В ответ Рассел попросил его написать своего рода контрольную работу – небольшое сочинение. “Едва я прочитал первое предложение, – рассказывал потом Рассел, – как пришел к убеждению, что Витгенштейн – гений, и заверил его, что ему ни в коем случае нельзя становиться авиатором. И он не стал”.
Вот почему двадцатитрехлетний инженер в начале 1912 года поступил в кембриджский Колледж Св. Троицы. Вскоре после этого в невероятные таланты Витгенштейна поверило и другое светило философии из Кембриджа, друг Рассела Дж. Э. Мур (1873–1958). “Потому что на моих лекциях Витгенштейн всегда делает ужасно озадаченное лицо в отличие от всех остальных”, – объяснял Мур свой вывод.
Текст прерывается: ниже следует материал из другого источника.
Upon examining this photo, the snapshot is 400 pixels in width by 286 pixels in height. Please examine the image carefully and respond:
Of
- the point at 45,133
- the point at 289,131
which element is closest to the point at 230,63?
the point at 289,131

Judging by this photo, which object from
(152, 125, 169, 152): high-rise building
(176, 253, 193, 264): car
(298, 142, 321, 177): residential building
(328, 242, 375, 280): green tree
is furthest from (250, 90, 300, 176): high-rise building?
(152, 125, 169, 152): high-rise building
Когда в Кембридж приехала сестра Витгенштейна Эрмина, Рассел признался ей: “От вашего брата мы ждем очередного большого шага вперед в философии”.
Вскоре Витгенштейн стал членом Клуба моральной науки – кембриджского философского общества. В том же году он прочитал там первый доклад на скромную тему “Что есть философия?” Это был самый короткий доклад за всю историю клуба. Витгенштейну потребовалось четыре минуты, чтобы ответить на собственный вопрос: философия – это дисциплина, работающая со всеми утверждениями, которые различные науки считают истинными безо всяких доказательств.
Как сухо сообщает протокол заседания, “Большинство не согласилось с этим определением”. Тем не менее отличное определение – и нельзя сказать, что Витгенштейну просто повезло как новичку.
Полвека спустя Рассел отмечал в мемуарах: “Витгенштейн, вероятно, был лучшим за всю мою жизнь примером гения в традиционном представлении: страстный, глубокий, напряженный и не терпящий соперников”.
Да, соперников Витгенштейн и правда не терпел. Очень скоро он повел беспощадную борьбу с философией Рассела. А тот признавался своей возлюбленной Оттолине, что после судьбоносной встречи с Витгенштейном больше не мог рассчитывать, что ему когда-то удастся совершить в философии что-то фундаментальное: “Его критика стала событием первостепенной важности в моей жизни… У меня пропал стимул к действию, словно волна налетела на волнорез и разбилась вдребезги. Я преисполнился глубокого отчаяния”.
Домик Витгенштейна в норвежских фьордах
Витгенштейн убедил самого знаменитого логика своего времени, что тому следует держаться подальше от логики и отказаться от создания “Теории познания”. В дальнейшем Рассел и Мур стали слушаться каждого слова своего ученика Витгенштейна. Чаши весов склонились в другую сторону.
Летом 1913 года Витгенштейн путешествовал по Норвегии со своим любовником Дэвидом Пинсентом. Во время этой поездки ему пришло в голову записать свои соображения о логике, ни с кем не делясь. Он провел темные зимние месяцы в полном одиночестве в деревне Шёлден, расположенной на берегу необычайно глубокого фьорда там, где он вдается особенно далеко в сушу, – причем философ распорядился, чтобы для него там построили уединенный домик. Еще ни один мыслитель не устраивал себе таких зрелищных декораций – разве что Моисей, когда вернулся с горы Синай.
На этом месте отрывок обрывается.